The video showing the Earth and the Moon was captured just after the landing module and propulsion module separation, successfully undertaken by ISRO on 17 August. You can also see visuals of far-side lunar impact craters including Fabry, Giordano Bruno, and Harkhebi J. The Chandrayaan-3 spacecraft has earlier captured its first-ever images of the Moon since it entered the lunar orbit.

As reported by ISRO, the Chandryaaan-3 on August 17 completed its fifth lunar orbit as it separated from the propulsion module and began its descent towards the lunar surface. Announcing this maneuver, ISRO posted on X, “Thanks for the ride, mate!’ said the Lander Module (LM). LM is successfully separated from the Propulsion Module (PM).”

What’s next?

As ISRO informed, Chandrayaan-3 will now carry out two orbit-reduction maneuvers where it will initially enter a lower 100 x 100 km orbit, before settling in a 100 x 30 orbit.
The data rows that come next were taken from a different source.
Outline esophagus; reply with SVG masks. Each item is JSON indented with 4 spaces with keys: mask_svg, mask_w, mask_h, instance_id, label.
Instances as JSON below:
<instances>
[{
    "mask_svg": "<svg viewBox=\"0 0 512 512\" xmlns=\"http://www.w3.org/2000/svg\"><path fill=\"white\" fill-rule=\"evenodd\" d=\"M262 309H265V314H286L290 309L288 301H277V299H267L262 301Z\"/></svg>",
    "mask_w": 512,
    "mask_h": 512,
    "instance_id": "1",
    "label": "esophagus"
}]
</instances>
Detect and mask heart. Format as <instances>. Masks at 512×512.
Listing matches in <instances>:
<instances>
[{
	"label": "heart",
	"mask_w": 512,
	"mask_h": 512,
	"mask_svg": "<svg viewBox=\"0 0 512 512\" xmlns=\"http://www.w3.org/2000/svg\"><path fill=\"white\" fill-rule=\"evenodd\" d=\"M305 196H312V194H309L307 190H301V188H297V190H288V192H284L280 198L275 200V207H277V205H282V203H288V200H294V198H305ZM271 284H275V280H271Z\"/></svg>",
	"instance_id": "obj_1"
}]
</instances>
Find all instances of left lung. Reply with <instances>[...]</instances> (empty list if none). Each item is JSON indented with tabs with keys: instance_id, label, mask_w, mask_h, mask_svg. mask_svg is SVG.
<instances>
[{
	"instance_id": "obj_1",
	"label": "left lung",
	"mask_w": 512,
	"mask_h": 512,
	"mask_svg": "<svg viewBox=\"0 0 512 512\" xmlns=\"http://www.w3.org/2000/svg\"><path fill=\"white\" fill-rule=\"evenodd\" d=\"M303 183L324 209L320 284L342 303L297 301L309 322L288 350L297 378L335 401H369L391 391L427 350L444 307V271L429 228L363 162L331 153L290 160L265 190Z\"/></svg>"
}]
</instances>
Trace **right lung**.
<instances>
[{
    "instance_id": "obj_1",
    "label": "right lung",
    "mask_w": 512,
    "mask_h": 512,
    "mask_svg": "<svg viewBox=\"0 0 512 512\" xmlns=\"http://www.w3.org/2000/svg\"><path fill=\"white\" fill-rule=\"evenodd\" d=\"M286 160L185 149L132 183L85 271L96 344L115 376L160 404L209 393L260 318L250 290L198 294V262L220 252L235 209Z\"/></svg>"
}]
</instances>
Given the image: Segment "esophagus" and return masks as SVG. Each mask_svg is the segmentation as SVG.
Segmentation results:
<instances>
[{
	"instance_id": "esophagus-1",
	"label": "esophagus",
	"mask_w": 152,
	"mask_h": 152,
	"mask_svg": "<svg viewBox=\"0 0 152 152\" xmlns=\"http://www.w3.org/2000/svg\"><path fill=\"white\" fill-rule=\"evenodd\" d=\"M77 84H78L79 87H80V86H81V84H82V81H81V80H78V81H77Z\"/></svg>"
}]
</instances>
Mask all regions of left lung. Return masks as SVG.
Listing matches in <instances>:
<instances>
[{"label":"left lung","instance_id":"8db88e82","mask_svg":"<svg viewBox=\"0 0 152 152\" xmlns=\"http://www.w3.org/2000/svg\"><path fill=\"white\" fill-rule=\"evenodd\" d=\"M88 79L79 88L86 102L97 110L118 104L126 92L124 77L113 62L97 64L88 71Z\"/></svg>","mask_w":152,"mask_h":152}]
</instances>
After this, the spacecraft will then make its final descent for a lunar touchdown, which is expected to occur on August 23.

The propulsion module will continue in its current orbit for months or even years. The Spectro-polarimetry of the Habitable Planet Earth (SHAPE) payload aboard the module will carry out a series of experiments. The experiments carried out by this propulsion module will include the spectroscopic study of the Earth’s atmosphere, measurement of variations in polarization from the clouds on Earth, and collection of Exoplanet signatures that would indicate if humans can survive on the Moon.

The successful landing of Chandrayaan-3 on the lunar surface will lead India to become the fourth nation to touch down on lunar soil, after the US, former USSR, and China.